- Items:
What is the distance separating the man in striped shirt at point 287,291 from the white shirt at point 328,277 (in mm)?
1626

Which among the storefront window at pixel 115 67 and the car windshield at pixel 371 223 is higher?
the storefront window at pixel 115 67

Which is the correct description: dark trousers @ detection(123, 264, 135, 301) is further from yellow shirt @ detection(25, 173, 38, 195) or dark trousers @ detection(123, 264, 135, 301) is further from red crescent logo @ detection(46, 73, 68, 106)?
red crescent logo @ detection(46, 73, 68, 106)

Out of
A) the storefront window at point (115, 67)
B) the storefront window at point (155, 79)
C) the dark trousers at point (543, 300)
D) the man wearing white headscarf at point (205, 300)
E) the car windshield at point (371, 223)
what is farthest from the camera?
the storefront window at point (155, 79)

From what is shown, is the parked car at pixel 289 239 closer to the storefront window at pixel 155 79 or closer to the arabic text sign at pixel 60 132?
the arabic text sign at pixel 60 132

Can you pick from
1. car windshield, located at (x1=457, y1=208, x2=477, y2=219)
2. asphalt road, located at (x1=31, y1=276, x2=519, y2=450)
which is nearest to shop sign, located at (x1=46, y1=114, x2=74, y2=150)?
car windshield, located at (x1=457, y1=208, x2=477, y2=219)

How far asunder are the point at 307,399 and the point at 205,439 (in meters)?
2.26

- What is being asked: Which lines above contain the string "pixel", counting only matches with the same case? Show each of those lines in full.

- Complete response:
Which among the storefront window at pixel 115 67 and the car windshield at pixel 371 223 is higher?
the storefront window at pixel 115 67
From what is shown, is the parked car at pixel 289 239 closer to the storefront window at pixel 155 79 or closer to the arabic text sign at pixel 60 132?
the arabic text sign at pixel 60 132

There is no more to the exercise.